CHIEF AUTHORITIES FOR CHAPTER XII

The literature that has grown up both in Russia and elsewhere round Tolstoy's earlier writings is so voluminous, that I can merely indicate a few of the best known works.

In English we have:

Matthew Arnold's essay: Count Leo Tolstoi in Essays in Criticism, Second Series: Macmillan and Co., London.

W. D. Howells has written several very readable and excellent essays on Tolstoy. I have unfortunately mislaid my note of them. If any American admirer of W. D. Howells will supply me with a list, I shall be glad to include it in any future edition of this work.

P. Kropotkin's Ideals and Realities in Russian Literature gives a very good idea of Tolstoy's general influence and relation to Russian life and literature generally.

In Russian:

Mihaylovsky's articles in his collected works are interesting.
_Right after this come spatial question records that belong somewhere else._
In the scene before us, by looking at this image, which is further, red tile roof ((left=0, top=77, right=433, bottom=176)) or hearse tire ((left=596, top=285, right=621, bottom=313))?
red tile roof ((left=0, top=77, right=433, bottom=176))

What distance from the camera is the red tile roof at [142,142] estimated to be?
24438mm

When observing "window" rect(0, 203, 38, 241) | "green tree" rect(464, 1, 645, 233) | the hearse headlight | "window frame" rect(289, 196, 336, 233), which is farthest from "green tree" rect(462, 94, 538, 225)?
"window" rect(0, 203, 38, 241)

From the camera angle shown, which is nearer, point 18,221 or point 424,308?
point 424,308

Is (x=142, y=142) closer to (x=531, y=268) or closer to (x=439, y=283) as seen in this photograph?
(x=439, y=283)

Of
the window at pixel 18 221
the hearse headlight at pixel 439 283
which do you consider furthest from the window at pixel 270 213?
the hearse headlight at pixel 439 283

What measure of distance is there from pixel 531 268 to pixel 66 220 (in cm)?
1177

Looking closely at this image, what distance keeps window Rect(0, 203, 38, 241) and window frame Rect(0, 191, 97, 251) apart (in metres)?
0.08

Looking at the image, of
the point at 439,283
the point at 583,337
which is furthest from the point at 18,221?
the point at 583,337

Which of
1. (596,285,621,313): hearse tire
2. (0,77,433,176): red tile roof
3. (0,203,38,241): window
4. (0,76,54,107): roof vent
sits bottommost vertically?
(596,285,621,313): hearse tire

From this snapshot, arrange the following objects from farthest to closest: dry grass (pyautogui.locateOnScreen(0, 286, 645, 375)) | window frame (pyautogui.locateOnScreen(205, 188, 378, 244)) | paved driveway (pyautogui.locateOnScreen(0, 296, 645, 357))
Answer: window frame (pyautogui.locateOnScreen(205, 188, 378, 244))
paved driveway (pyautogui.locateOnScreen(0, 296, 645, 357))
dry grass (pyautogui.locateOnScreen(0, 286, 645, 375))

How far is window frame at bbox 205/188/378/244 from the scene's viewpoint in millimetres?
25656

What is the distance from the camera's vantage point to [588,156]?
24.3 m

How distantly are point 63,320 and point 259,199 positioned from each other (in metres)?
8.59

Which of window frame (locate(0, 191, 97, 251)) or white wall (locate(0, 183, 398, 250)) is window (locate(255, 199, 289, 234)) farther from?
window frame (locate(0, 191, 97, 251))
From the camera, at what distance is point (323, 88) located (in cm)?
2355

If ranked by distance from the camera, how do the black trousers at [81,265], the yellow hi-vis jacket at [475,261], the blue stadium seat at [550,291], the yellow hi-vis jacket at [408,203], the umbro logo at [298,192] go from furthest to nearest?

N. Strahof's Krititcheskiya Statyi o Tourgeneve i Tolstom, Petersburg, 1895, is excellent.

V. Zelinsky's Rousskaya Krititcheskaya Literatoura o proizvedeniyakh L. N. Tolstovo (7 vols.) reprints a large collection of Russian criticisms on Tolstoy's works.

D. S. Merezhkovsky's Zhizn i tvortchestvo L. N. Tolstovo i Dostoyevskavo contains some acute literary criticism, but for all that relates to Tolstoy as a man, it is worse than useless. Merezhkovsky did not know Tolstoy personally when he wrote about him. He relied on the works of Behrs and Anna Seuron, and even that scrappy information he used unfairly. His talk about scents and fine linen, and in general his whole characterisation of Tolstoy, is spiteful, and to those who know the man attacked, it is merely ridiculous.